Sliding upright, he crushed her into his arms and laced one hand into the golden fall of her hair to tip her head back. ‘No, I’m not,’ he contradicted fiercely. ‘There is nothing to be ashamed of. Einstein was dyslexic, da Vinci was dyslexic. If it was good enough for them, it’s good enough for you!’
‘Oh, Luc!’ A laugh somewhere between a hiccup and a sob escaped her as she looked up at him. ‘Good enough? I probably have it worse than they did.’
‘I don’t know how I could have been so blind for so long,’ he admitted. ‘You have no sense of direction, you can’t tell left from right, the tying of a bow defeats you, and sometimes you’re just a little forgetful.’ There was a teasing, soothing quality to that concluding statement.
She was still shaking. Her distress had been too great to ebb quickly. She buried her face in his jacket, weak and uncertain, but beyond that there was this glorious sense of release from a pretence that had frequently lacerated her nerves and kept her in constant fear of discovery.
‘You don’t mind, you really don’t mind?’ she muttered.
‘All that I mind is that you didn’t trust me enough to tell me yourself, but, now I know, we can speak to an educational specialist—I’m sure you can be helped.’ Tipping her head back, he produced a hanky and automatically mopped her up, smiling down at her, and something about that smile made her heart skip an entire beat. ‘It wasn’t brave to suffer in silence, it was foolish. I would have understood your difficulties. We live in a world in which the capacity to interpret the written word is taken for granted. How did you manage to work in the art gallery? I’ve often wondered that,’ he confided.

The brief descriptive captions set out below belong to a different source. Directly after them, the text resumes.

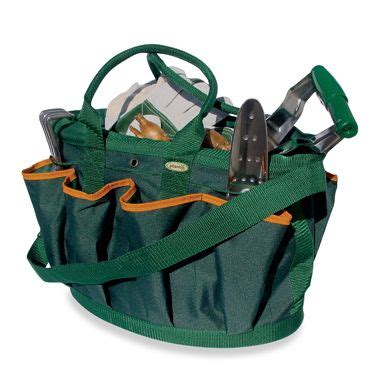 sewing pattern garden tool bag 17 best images about garden bags for inspiration on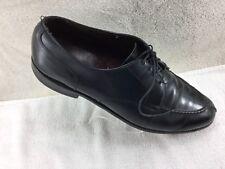 Allen Edmonds Black Leather Apron Toe Oxfords Shoes Men's Size 11C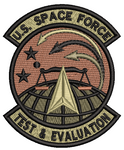 U.S. Space Force TE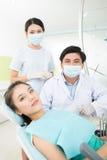 Przy dentystyką Zdjęcia Stock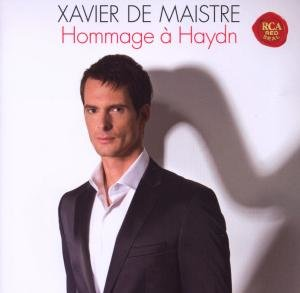 Hommage a Haydn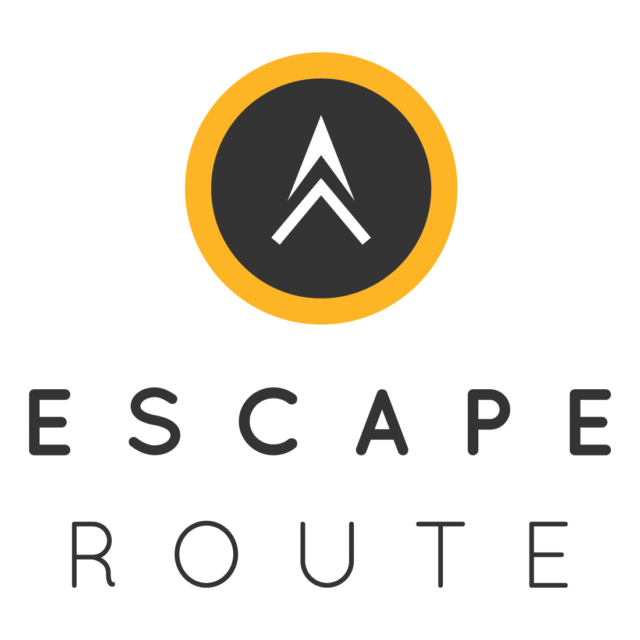 Blister Recommended Shops: Escape Route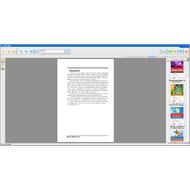 Скриншот Excel 2007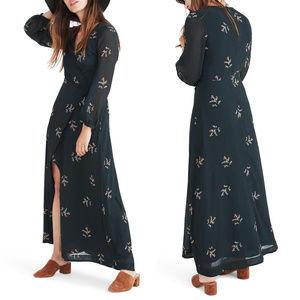 NWT: Madewell Nightflower Maxi Dress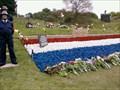 Image for Waalsdorpervlakte - The Netherlands
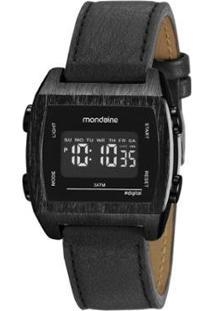 Relógio Mondaine Vintage 39Mm Couro Feminino - Feminino-Preto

‘Elaine taped the catalogue for me.’
He finger-combed her hair back into a semblance of order. ‘Secrets,’ he said, ‘create misunderstandings.’
‘That’s the only one I have,’ she sighed. ‘You’re always tidying me up and putting me back together again.’

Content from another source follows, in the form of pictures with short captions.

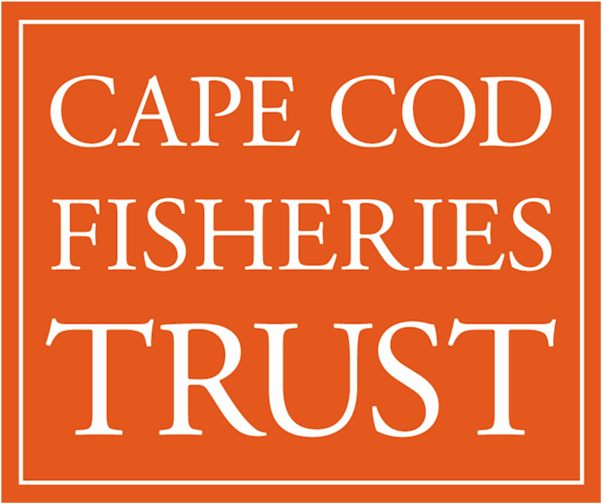 Cape Cod Hook and Line Fisherman's Association, USA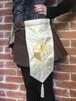 刺繍紋章入り騎士のベルト ゴールド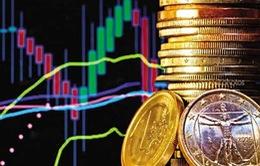 Động thái rút vốn khỏi thị trường có tiếp diễn?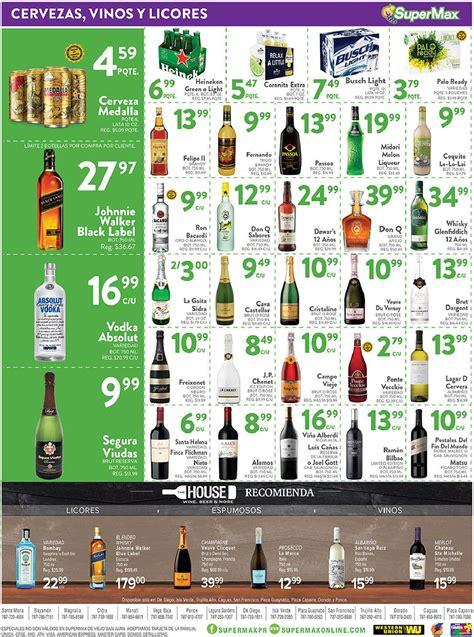 Shopper SuperMax 18 de Diciembre al 31 de Diciembre de 2019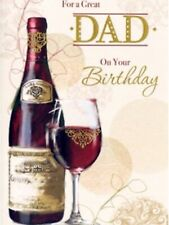 Traditional Dad Birthday Card ~ For A Great Dad ~ Free P&P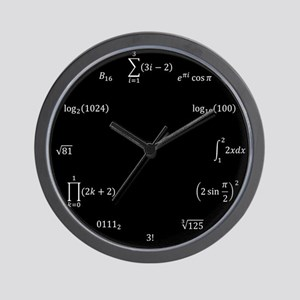 MATH EQUATION AND NOTATION CLOCK Wall Clock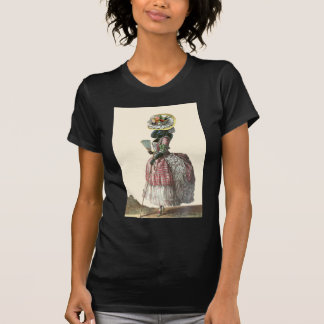 Marie Antionette Black Poodle 18th Century Costume Shirt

‘Maybe I enjoy doing it. Have you thought of that?’ he teased, his husky voice fracturing slightly as she stared up at him.
All the oxygen in the air seemed to be used up without warning. Desire clutched at her stomach in a lancing surge. Her breasts felt constrained within their silken covering as her sensitive flesh swelled and her nipples peaked into tight aching buds. The sensations were blindingly physical, unnervingly powerful, and she trembled.

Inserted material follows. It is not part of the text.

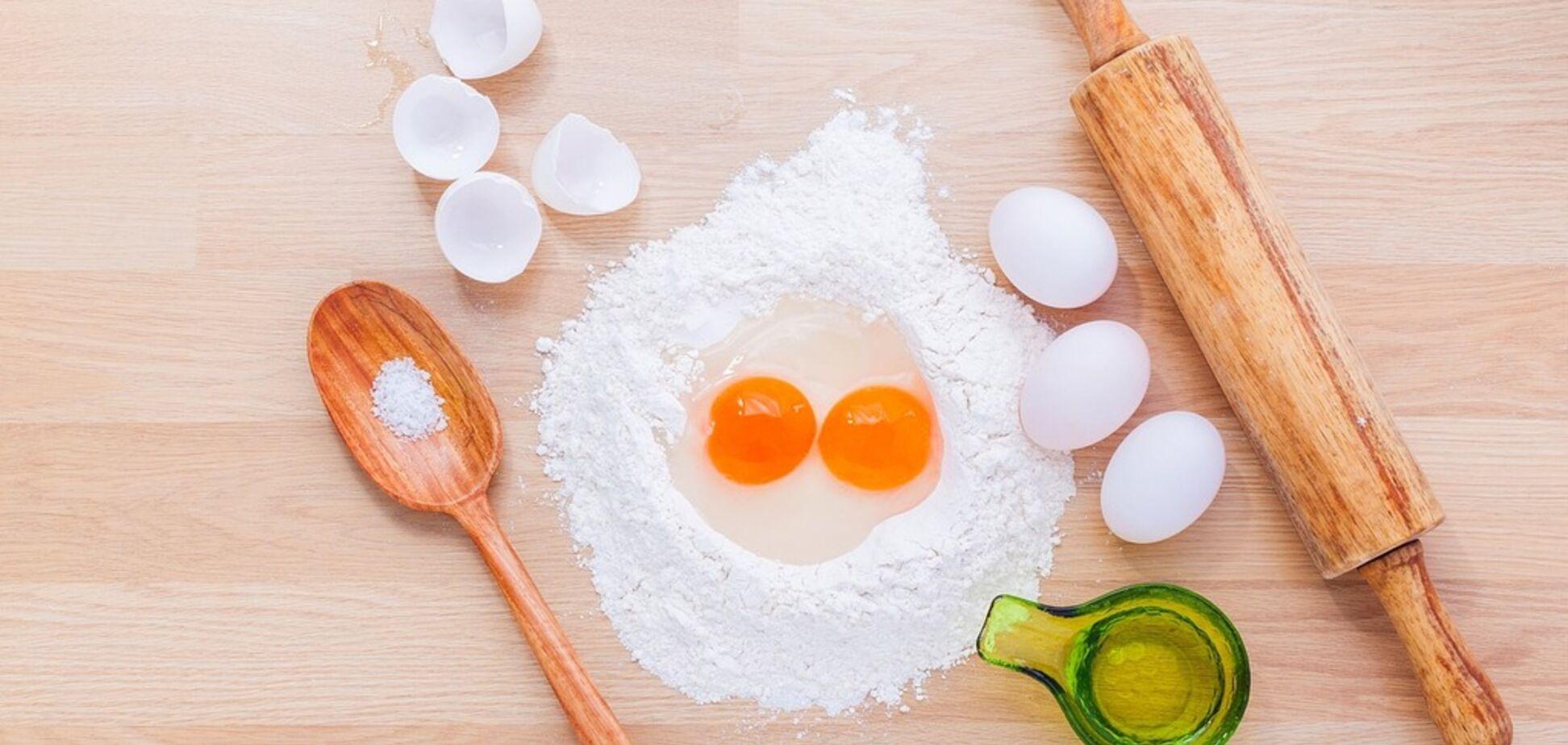 Торт 'Колібрі' за 10 хвилин: простий покроковий рецепт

He withdrew his hand from her hair and stepped back. ‘It’s late. You should go to bed,’ he muttered harshly. ‘If you don’t, I’ll take you here.’
A heady flush lit her cheeks. She backed away obediently on cotton-wool legs. She couldn’t drag her eyes from his dark-golden beauty. The view was spiced by her intrinsic awareness of the savage sexual intensity contained below that surface calm and control. She wanted him. She wanted him so much that it scared her. In her memory there was nothing to equal the force of the hunger she was experiencing now. It confused her, embarrassed her.
‘I’m expecting an important call,’ he added, and, as she looked at him in surprise, said succinctly, ‘Time zones.’
She couldn’t picture Luc sitting up to take a phone call, no matter how important it was. People called at his convenience, not their own. Still watching him, she found the door more by accident than design and fumbled it open. ‘I really am feeling marvellous,’ she assured him in a self-conscious rush before she ducked out into the hall.
Although she had bathed earlier, Catherine decided to have a refreshing shower. Fifteen minutes later, liberally anointed with some of the scented essences she had found on a shelf in the en suite bathroom, she donned the diaphanous peach silk nightdress lying across the bed and slid between the sheets to lie back in a breathless state of anticipation and wait for Luc.
The minutes dragged past. She amused herself by thinking lovingly of how reassuring he had been about her dyslexia. He was right. She should have confided in him a long time ago. He would have understood. She saw that now, regretted her silence and subterfuge, and felt helplessly guilty about misjudging him so badly.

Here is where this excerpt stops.